Per quanto riguarda le quote vincente del Mondiale 2026, l’Italia si colloca in una fascia intermedia, tipicamente tra 25.00 e 35.00 nei mercati ante-post. Tradotto: i bookmaker assegnano agli Azzurri una probabilità implicita di vittoria finale compresa tra il 3% e il 4%. È una valutazione che riflette il rispetto per la tradizione italiana ma anche la consapevolezza che questa Nazionale, pur competitiva, non è al livello delle grandi favorite come Argentina, Francia o Brasile.
Il dato che trovo più interessante per chi cerca valore nelle scommesse riguarda il mercato “qualificazione dal girone”. Se l’Italia accede al Mondiale, le quote per il passaggio del turno dal Girone B oscillano generalmente tra 1.40 e 1.55 — una valutazione che reputo leggermente bassa, considerando che la Svizzera rappresenta un avversario autentico. L’over 1.5 gol Italia nelle partite del girone, considerando lo stile offensivo di Gattuso e la qualità degli avversari, potrebbe offrire quote interessanti soprattutto nelle sfide con Canada e Qatar.
Un mercato da monitorare con attenzione: il capocannoniere della squadra al Mondiale. Retegi, come riferimento offensivo principale, avrà probabilmente la quota più bassa, ma Barella e Frattesi, con i loro inserimenti, rappresentano alternative che i bookmaker tendono a sottovalutare per le nazionali che giocano con un centrocampo box-to-box.
Pronostico per gli Azzurri
Dopo aver analizzato rosa, tattica, girone e precedenti, ecco la mia valutazione sintetica. L’Italia ha le carte per qualificarsi al Mondiale attraverso i playoff — la probabilità che assegno è superiore all’85%, leggermente più alta di quanto dicano le quote. Il percorso playoff, benché mai banale, mette gli Azzurri di fronte ad avversari gestibili, soprattutto nella semifinale.

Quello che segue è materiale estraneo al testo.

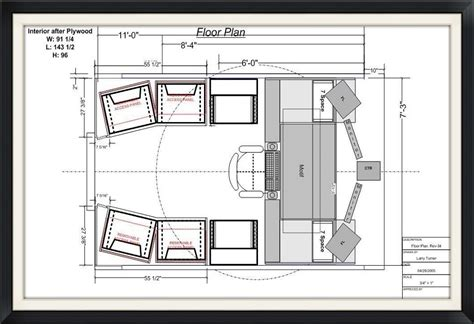 recording studio floor plans mobile recording studio for sale kevin cody music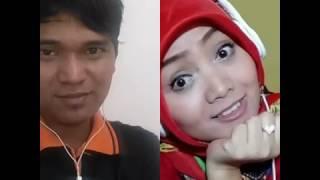 Tembang Cinta - Doel Soembang Feat Nini Carlina Cover Satya Airwaves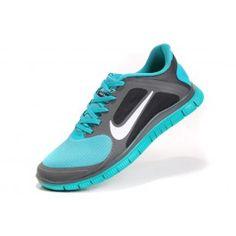 6ee9429613af Nike Free Run Running Shoes Blue Grey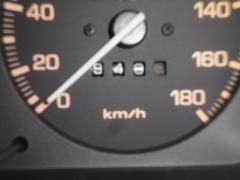 慣らし運転1000km2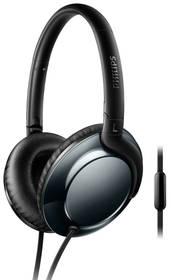 Philips SHL4805DC (SHL4805DC/00) černá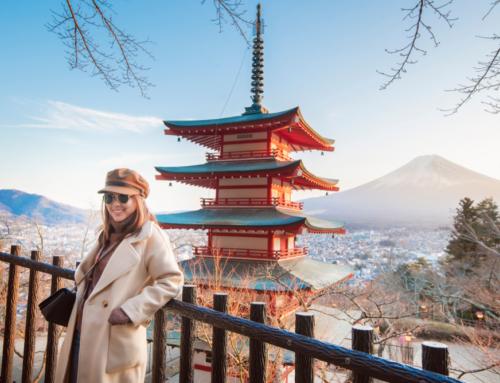 Farmecul Japoniei: 7 locuri care te vor ajuta să îl descoperi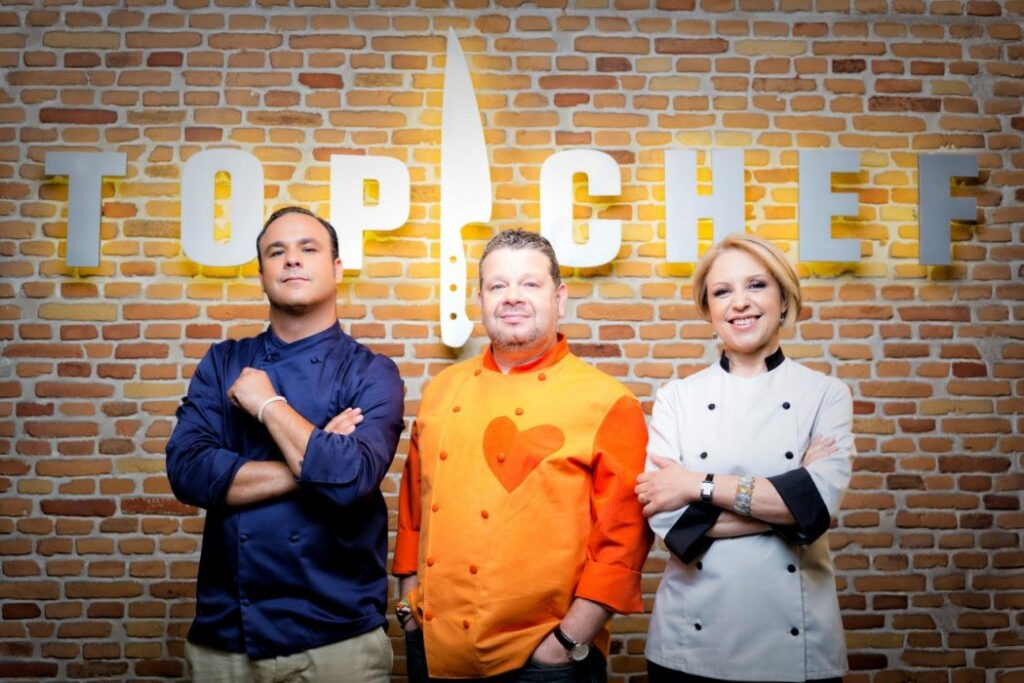 Jury of the top chef in Spain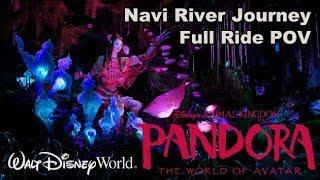 Navi River Journey - Full Ride POV Pandora: The World of AVATAR, Animal Kingdom - Walt Disney World
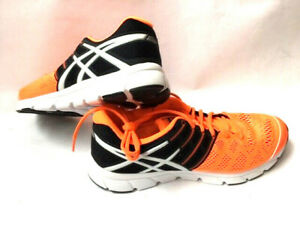 ASICS Gel Glorify 2 Laufschuh Herren black orange kaufen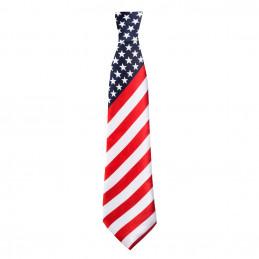 Cravate USA (70 cm)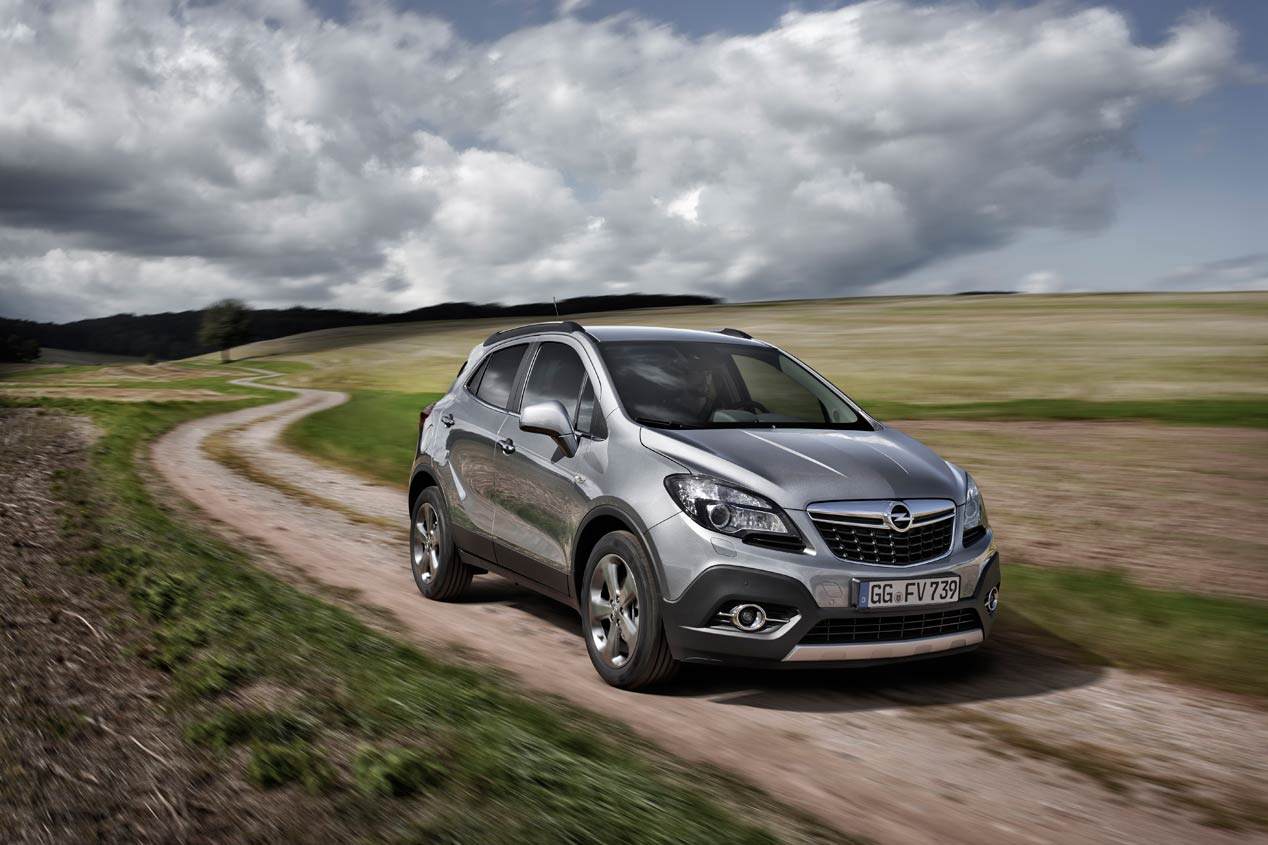 Opel Mokka Color Edition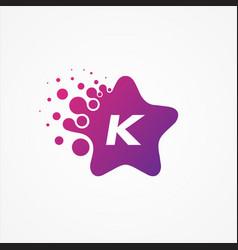 stars pixel for technology symbol letter k design vector image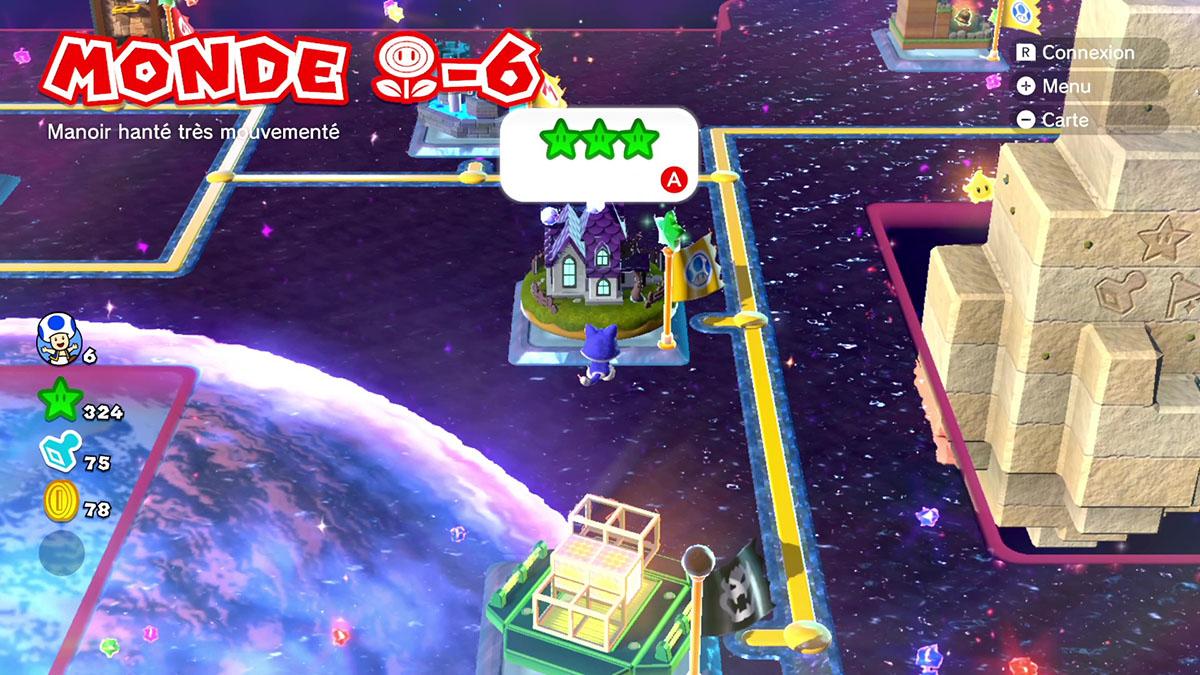 Soluce du Monde Fleur-6 : Manoir hanté très mouvementé de Super Mario 3D World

Una volta al Mondiale, il Girone B dovrebbe consentire il passaggio del turno, con la Svizzera come unico avversario in grado di creare problemi seri. Il mio pronostico è un secondo posto nel girone dietro la Svizzera, anche se il primo posto è alla portata. Nella fase a eliminazione diretta, l’Italia può arrivare ai quarti di finale, dove probabilmente incontrerebbe una delle grandi favorite. È lì che il percorso realistico degli Azzurri si ferma, a meno che Gattuso non riesca a creare quel tipo di alchimia collettiva che nel 2006 portò Lippi e i suoi alla vittoria finale.
Per chi scommette, il valore non sta nella quota vincente — troppo alta per giustificare una puntata significativa — ma nei mercati specifici: passaggio del girone, risultati esatti delle singole partite e prestazioni individuali dei giocatori chiave. L’Italia di Gattuso è una squadra costruita per vincere le partite sporche, non per dominare il possesso, e questo la rende un soggetto ideale per scommesse sull’under nei mercati gol totali e sull’esito finale nelle sfide contro avversari di livello simile. La storia recente suggerisce anche un pattern interessante: l’Italia tende a performare meglio nei grandi tornei quando arriva con aspettative basse. Nel 2006, anno della vittoria, la squadra era data come outsider rispetto a Brasile e Francia. Nel 2021, l’Europeo vinto partendo come terza favorita. Se gli Azzurri arrivano al Mondiale senza la pressione di essere tra i favoriti, paradossalmente, questo potrebbe giocare a loro favore.